Output, character for character, the span of the single's article from "2002 single by" up to and including "Club Play chart.".

### Article
────────

Single by the Chemical Brothers

from the album Come with Us
- B-side: "H.I.A"
- Released: 22 April 2002
- Studio: Miloco (South London, England)
- Length: 4:58 ("Come with Us"); 7:46 ("The Test");
- Label: Freestyle Dust; Virgin;
- Songwriters: Tom Rowlands, Ed Simons, Tony Rallo, Copperman, Peter Krissen, David Fairstein ("Come with Us"); Tom Rowlands, Ed Simons, Richard Ashcroft, Czesław Niemen ("The Test");
- Producer: The Chemical Brothers

The Chemical Brothers singles chronology
| "Star Guitar" (2002) | "Come with Us" / "The Test" (2002) | "The Golden Path" (2003) |

Music video
- "The Test" on YouTube

= Come with Us / The Test =

2002 single by the Chemical Brothers

"Come with Us" and "The Test" are two songs by English electronic music duo the Chemical Brothers from their fourth studio album, Come with Us (2002). They were released as a double A-side single in April 2002, serving as the album's third single. The vocals in "The Test" are performed by Richard Ashcroft. When released, the single reached number 11 in Spain, number 14 in the United Kingdom, and number 36 in Ireland. In Italy and the United States, only "Come with Us" was released, peaking at number 41 on the Italian Singles Chart and number eight on the Billboard Dance Club Play chart.

The spoken-word intro from "Come with Us" is sampled from "The Evidence" by Evidence while "The Test" contains a sample from "Pielgrzym" by Polish singer Czesław Niemen, first released in 1972. In Japan, the two songs were swapped in the single title, making the single's title "The Test" / "Come with Us".

==Track listings==
UK and Australian CD single
1. "Come with Us" (edit)
2. "The Test" (edit)
3. "Come with Us" (Fatboy Slim remix)

UK 12-inch single
A1. "Come with Us"
A2. "Come with Us" (Fatboy Slim remix)
B1. "H.I.A"

UK DVD single
1. "The Test" (video)

────────

### Data supplied
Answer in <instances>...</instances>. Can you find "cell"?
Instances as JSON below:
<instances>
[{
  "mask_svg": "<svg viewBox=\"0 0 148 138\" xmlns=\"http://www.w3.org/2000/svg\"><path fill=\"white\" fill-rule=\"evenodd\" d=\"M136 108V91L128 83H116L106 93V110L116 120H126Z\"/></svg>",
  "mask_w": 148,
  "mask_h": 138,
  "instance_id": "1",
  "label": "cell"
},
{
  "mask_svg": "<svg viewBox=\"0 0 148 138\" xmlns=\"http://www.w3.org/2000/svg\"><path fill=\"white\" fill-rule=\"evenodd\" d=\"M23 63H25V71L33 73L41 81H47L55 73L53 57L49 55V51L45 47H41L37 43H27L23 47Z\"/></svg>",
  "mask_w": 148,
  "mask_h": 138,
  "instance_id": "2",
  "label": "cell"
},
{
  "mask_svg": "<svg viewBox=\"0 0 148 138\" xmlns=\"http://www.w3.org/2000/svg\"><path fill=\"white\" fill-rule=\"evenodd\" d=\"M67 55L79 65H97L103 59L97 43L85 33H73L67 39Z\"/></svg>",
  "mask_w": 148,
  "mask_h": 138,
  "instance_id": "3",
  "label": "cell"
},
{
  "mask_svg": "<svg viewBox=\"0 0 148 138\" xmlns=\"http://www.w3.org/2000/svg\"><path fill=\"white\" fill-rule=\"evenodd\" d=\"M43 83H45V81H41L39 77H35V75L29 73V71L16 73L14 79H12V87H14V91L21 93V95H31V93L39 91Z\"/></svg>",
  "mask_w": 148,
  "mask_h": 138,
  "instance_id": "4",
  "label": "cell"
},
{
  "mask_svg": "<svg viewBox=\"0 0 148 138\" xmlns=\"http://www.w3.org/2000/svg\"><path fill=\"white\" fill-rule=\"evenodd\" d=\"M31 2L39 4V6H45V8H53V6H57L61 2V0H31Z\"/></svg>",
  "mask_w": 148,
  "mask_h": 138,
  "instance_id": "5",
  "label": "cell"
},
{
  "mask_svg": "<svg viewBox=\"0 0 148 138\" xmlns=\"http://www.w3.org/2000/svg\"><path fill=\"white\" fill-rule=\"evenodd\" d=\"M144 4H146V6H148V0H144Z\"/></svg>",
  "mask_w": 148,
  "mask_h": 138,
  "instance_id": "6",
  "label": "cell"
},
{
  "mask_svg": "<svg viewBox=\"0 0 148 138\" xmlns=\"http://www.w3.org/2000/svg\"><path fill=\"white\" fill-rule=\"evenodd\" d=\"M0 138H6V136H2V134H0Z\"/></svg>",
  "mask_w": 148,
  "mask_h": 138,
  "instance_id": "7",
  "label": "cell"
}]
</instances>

────────

### Exercise output
2002 single by the Chemical Brothers

"Come with Us" and "The Test" are two songs by English electronic music duo the Chemical Brothers from their fourth studio album, Come with Us (2002). They were released as a double A-side single in April 2002, serving as the album's third single. The vocals in "The Test" are performed by Richard Ashcroft. When released, the single reached number 11 in Spain, number 14 in the United Kingdom, and number 36 in Ireland. In Italy and the United States, only "Come with Us" was released, peaking at number 41 on the Italian Singles Chart and number eight on the Billboard Dance Club Play chart.